Chinese Temple in Brunei Town

There seemed to be a rush of entries yesterday about the development in Brunei. For today I thought I will look at the Chinese Temple. I wrote about the old Chinese Temple a couple of years back and received interesting comments. The original Chinese Temple is not at its location in front of Sungai Kianggeh. It was originally at the wharf. During the early 1950s, you can still find the old temple in between the Customs Building and the old Government Rest House (that Rest House became the Pelita Brunei office in the 1970s and 1980s and now completely demolished).



This is what it looked like around 1920s:



According to a research paper I came across, this first Chinese Temple was built in 1918. As the first World War raged on in Europe, apparently times were good for the Chinese towkays in Brunei. The Chinese businessmen were among the first to heed the British Resident's call to set up shops away from the Kampong Ayer. The original town centre on Kampong Ayer then was Kampong Bakut China, now known as Kampong Pekan Lama. The Chinese community then, mostly Hokkien from the Island of Quemoy were engaged in 'revenue farms' - agricultural areas let by the British Resident to grow cash crops such as tobacco and opium as well as do business including spirits, kerosene and matches. They were also engaged in amassing land especially rubber plantations and also rice plantations. So, it was a prosperous time for the community.

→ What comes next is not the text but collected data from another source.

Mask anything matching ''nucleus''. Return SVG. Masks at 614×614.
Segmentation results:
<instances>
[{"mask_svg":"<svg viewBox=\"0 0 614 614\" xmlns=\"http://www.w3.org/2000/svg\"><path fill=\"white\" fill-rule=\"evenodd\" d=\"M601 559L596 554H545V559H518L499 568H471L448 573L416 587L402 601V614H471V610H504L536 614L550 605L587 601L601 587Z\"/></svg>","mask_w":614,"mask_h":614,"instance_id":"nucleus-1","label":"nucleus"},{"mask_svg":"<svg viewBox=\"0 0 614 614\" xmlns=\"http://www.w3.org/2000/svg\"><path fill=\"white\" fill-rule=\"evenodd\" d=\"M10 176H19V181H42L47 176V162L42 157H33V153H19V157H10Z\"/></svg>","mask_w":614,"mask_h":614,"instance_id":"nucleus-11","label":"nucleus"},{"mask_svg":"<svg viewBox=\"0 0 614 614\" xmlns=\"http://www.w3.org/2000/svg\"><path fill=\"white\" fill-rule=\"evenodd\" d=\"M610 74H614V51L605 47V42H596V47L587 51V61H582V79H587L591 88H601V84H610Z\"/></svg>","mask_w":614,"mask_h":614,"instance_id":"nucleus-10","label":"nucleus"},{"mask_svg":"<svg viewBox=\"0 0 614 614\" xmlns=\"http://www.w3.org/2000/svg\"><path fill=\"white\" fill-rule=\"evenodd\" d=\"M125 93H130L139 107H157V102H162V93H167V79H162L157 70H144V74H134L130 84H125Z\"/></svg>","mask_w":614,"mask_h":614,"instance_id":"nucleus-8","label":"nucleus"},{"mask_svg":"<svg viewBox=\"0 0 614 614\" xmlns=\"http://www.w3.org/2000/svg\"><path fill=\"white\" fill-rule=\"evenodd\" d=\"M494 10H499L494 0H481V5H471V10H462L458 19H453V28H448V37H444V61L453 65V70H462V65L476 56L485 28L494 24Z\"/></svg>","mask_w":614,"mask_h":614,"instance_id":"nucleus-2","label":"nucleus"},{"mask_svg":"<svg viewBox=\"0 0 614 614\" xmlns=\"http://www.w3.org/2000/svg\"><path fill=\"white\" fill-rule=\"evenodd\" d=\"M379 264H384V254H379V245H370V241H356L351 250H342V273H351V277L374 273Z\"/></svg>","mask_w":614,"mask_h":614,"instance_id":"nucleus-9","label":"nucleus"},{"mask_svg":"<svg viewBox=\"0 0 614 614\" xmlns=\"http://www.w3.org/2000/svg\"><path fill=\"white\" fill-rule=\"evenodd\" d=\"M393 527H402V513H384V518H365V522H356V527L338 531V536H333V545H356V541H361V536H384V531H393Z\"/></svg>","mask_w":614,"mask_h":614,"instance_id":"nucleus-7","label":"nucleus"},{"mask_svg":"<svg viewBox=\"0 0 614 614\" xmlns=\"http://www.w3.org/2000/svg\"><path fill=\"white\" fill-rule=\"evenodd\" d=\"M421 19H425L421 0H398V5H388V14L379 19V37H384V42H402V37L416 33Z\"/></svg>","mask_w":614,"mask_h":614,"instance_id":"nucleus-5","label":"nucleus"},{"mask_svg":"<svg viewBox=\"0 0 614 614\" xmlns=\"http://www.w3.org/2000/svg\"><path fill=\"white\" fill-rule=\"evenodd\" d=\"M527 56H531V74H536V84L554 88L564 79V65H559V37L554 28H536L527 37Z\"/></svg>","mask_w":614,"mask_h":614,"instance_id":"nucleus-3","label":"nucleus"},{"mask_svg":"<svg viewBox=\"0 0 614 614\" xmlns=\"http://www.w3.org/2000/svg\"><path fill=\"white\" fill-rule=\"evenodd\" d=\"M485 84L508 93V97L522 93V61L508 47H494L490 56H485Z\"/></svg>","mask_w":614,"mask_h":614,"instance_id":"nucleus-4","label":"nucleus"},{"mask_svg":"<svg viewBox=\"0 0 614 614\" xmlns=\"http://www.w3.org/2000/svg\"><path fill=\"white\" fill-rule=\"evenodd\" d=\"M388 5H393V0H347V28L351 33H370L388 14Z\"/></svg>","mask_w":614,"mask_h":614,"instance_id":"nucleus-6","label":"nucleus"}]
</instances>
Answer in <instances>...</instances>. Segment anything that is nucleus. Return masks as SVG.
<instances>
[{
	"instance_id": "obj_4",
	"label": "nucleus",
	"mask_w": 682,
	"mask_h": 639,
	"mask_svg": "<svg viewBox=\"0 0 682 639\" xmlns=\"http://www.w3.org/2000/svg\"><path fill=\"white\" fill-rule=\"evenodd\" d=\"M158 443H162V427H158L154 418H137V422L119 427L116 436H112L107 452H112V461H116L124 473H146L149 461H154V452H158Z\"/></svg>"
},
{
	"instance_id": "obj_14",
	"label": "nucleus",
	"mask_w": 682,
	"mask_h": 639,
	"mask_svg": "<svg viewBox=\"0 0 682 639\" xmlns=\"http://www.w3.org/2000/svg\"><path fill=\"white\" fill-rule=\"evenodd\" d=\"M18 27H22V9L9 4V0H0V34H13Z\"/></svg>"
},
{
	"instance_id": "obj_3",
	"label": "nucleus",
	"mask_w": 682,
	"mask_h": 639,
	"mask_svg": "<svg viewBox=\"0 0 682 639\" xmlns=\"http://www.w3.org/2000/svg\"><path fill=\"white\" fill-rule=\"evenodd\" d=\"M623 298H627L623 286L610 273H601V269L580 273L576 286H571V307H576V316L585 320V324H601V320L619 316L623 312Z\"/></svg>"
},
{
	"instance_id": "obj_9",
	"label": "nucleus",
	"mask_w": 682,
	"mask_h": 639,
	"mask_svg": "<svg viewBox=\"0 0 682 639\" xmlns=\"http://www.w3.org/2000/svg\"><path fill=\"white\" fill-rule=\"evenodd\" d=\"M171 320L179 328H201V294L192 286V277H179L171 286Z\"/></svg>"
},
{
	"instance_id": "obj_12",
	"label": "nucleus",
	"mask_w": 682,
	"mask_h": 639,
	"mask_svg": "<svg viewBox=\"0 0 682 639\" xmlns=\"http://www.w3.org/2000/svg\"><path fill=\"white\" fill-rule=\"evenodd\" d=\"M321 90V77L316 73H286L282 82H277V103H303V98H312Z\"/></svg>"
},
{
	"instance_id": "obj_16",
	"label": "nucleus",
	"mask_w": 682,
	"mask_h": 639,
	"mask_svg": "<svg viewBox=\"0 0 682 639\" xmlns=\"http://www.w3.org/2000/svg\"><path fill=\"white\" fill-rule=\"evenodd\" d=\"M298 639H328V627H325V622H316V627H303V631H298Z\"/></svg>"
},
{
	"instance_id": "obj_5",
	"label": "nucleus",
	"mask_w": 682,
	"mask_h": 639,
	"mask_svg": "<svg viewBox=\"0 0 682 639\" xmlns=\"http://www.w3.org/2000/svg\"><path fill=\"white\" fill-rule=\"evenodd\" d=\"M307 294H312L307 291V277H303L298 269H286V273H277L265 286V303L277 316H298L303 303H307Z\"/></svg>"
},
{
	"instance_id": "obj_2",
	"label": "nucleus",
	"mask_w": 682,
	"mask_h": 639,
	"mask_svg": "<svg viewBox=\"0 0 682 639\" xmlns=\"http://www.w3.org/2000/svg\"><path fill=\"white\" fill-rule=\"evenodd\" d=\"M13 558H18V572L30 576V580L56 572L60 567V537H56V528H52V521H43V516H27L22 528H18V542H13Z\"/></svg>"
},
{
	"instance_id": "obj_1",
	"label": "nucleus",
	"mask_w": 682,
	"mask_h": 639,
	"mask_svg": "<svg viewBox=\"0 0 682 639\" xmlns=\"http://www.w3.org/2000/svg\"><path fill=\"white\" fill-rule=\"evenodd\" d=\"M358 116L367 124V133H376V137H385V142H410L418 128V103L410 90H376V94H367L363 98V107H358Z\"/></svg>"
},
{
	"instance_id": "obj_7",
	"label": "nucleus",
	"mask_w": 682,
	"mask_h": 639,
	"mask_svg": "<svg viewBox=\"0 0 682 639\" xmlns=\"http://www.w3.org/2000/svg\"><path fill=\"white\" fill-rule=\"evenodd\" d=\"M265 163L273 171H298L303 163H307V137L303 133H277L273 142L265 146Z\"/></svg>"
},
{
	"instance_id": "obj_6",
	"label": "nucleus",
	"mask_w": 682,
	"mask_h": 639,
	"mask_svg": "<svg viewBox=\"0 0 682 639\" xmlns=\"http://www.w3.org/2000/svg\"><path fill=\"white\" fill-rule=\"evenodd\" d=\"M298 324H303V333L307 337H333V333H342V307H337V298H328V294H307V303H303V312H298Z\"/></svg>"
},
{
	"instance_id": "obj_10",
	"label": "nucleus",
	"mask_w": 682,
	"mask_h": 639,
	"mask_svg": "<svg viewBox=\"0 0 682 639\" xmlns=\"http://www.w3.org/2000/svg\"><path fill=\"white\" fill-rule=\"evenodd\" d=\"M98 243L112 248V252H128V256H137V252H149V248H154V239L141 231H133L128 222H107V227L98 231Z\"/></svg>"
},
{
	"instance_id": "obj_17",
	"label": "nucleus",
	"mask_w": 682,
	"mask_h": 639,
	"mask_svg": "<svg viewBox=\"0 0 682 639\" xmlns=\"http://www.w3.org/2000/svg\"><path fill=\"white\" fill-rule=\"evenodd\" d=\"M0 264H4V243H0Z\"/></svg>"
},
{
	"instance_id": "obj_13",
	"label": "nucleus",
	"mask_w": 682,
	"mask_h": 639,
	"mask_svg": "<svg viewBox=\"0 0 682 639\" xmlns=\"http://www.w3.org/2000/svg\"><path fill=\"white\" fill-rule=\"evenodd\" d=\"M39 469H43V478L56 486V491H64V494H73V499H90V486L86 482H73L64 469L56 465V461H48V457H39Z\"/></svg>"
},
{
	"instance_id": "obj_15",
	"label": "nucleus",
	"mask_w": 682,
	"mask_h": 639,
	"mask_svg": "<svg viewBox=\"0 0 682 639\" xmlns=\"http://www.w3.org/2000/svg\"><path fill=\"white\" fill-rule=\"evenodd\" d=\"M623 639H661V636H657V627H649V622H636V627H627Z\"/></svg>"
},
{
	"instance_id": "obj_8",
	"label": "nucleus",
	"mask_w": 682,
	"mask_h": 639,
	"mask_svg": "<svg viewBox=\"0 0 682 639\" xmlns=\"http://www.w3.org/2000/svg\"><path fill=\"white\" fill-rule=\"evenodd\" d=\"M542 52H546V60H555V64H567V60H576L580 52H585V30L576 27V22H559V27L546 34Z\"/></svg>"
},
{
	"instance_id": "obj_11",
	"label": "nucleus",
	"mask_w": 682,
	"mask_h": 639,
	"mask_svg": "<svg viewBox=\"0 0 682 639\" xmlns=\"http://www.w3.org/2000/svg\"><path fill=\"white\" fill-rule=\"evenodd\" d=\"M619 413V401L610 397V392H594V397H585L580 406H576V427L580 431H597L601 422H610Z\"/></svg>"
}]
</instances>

In 1918, Dato Cheok Boon Siok was the Dato Temenggong and he owned land and shophouses up and down the street now known as Jalan Sultan. The site chosen in front of Brunei River was geomantically suitable and owned by him which he donated to the building of that first temple. The temple when it was built was considered as a remarkable piece of architecture and cost around $8,075.50 (Straits Dollar) which is a considerable sum in those days. The money came from donations from shops and individuals in Labuan, Limbang and Brunei as well as levies on tobacco and white rice imports. The top contributor was a shop named Choon Guan.

The temple was named Teng Yun Temple (Temple of Flying Clouds) but it became better known as Twa Pa Kung Temple (Great Uncle Temple). The new temple in Jalan Kianggeh is also known officially as the Hall of Flying Clouds. The temple survived the bombings of the Second World War but by then the need of the expanding port led the government to acquire the area of the temple and that was when the temple was demolished and a new one is built where it is currently. The government provided $45,000 to the building of the new temple in 1960.

KH added this comment - "After the temple was built, a plaque was put up with the list of people who donated towards the construction. The plaque was made of wood, roughly 3 foot high and 8 foot wide and inscribed with the names of donors and the amount of their largesse in Chinese and cut into the wood with a blade. Years later, apparently there was a bitter dispute and someone took a saw an cut away a chunk of the plaque. The plaque is now tucked away in a quiet corner of the current temple.

The second story is that the temple was the only large building standing after the bombardments of Brunei Town in World War 2, first by the Japanese and Allies. My uncle remembers after the second bombing people were amused to find an unexploded bomb in the temple courtyard."

This is a photograph of the surviving Chinese Temple in the background after the aftermath of the Allied Forces bombing during the Second World War.



In the 1960s, the newly relocated temple was at Jalan Kianggeh. This is one of the earliest postcards showing that new temple:-

Comments

blacksnail said…
thanks for the post! i've been telling people that the current temple survived the 2nd world war, now i know is the wrong one.